By aiding rural carriers in their network spending, Sprint is trying to build support and create a lobby that would endorse the telecom major’s combination with T-Mobile. Son believes that it’s time to raise resources, concluding his presentation by saying “Let’s fight back!”
Combination solution to end tyranny
Sprint is bent on joining forces with the fourth largest carrier. However, the government officials don’t look that excited about the proposal. The FCC and the U.S. Department of Justice's antitrust division are very cynical about the implications of the prospective merger. In an ideal wireless market there should be four national carriers, and a combination would reduce the number of players to three. But Son puts this in a different way.

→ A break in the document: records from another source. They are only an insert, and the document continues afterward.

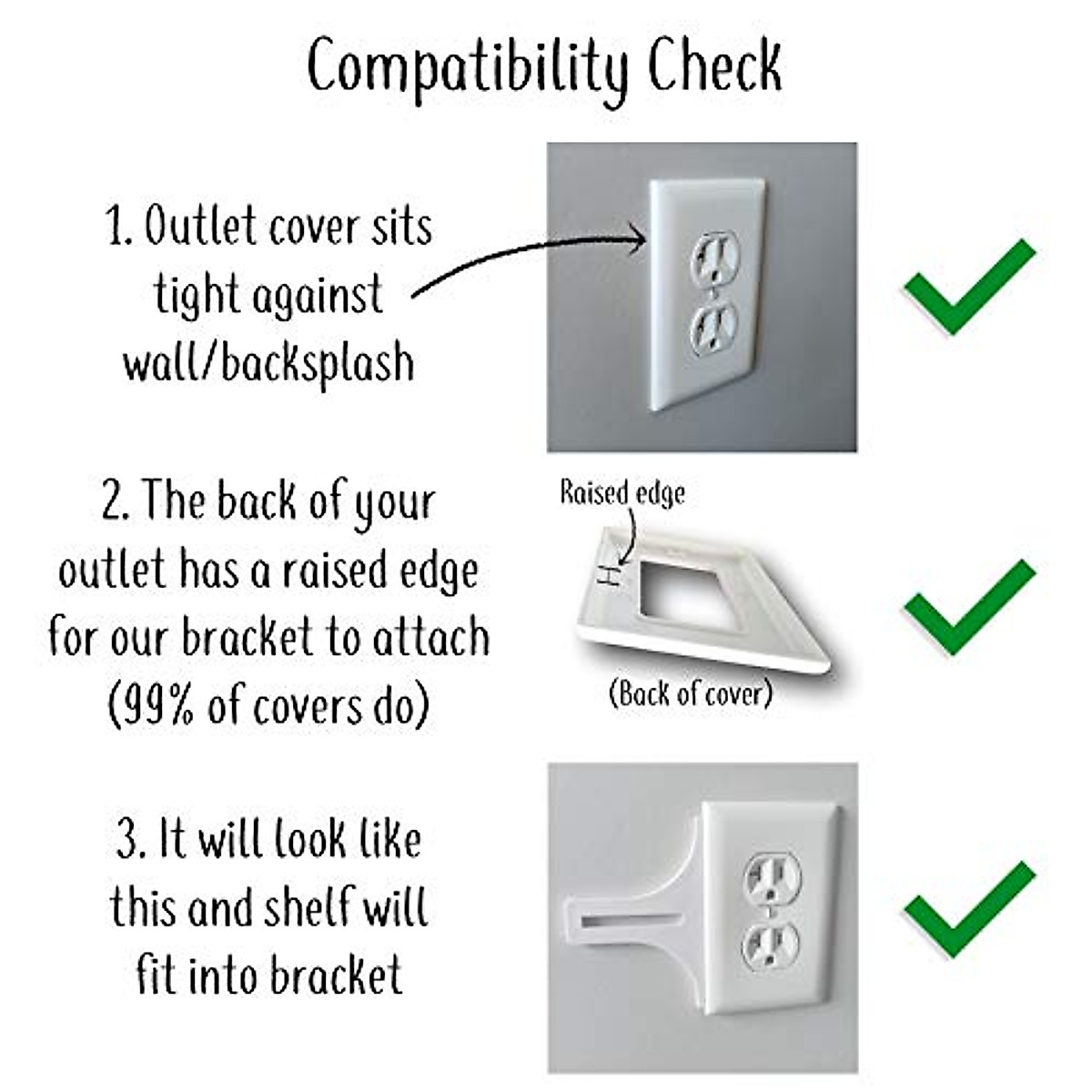 Compatibility Check

1. Outlet cover sits tight against wall/backsplash

2. The back of your outlet has a raised edge for our bracket to attach (99% of covers do)

Raised edge

(Back of cover)

3. It will look like this and shelf will fit into bracket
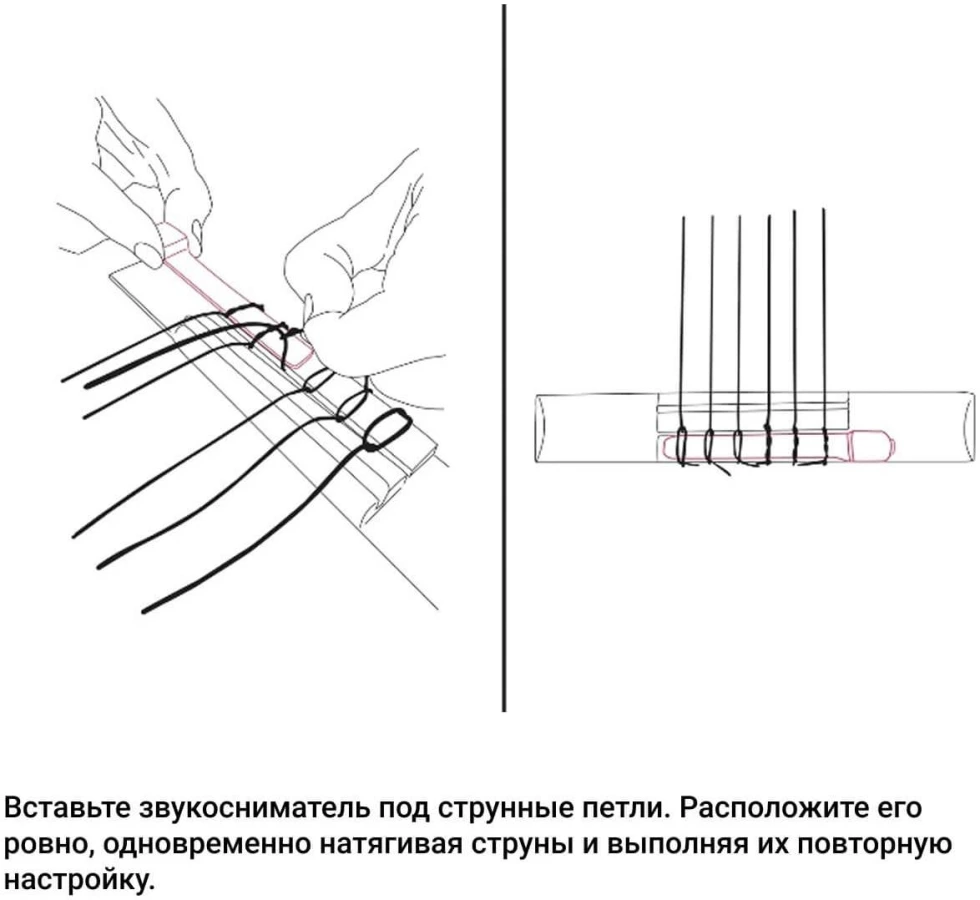 Вставьте звукосниматель под струнные петли. Расположите его ровно, одновременно натягивая струны и выполняя их повторную настройку.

He says that the merger would boost competition in the duopoly market. Son is so ambitious to increase Sprint’s competitive strength that it’s ready to defer profits for the time being as it’s pouring in billion to deploy a strong network. The company is keen on increasing its market share to such an extent that it’s ready to offer service at price cut level.
Whether or not the FCC would agree to the merger proposal remains a question. A few years back the FCC and the Department of Justice turned down AT&T’s proposal to acquire T-Mobile in a $39 billion deal, which clearly shows that the regulators dislike sanctioning big deals that threaten competition.
Although the regulators are acting like a roadblock on the way, there’s no stopping Son. He is trying various ways to convince the regulators that the merger is for the betterment for the industry as a whole. The fate of the deal is unknown, but in case it’s successful, both Verizon and AT&T would have a good run for their money.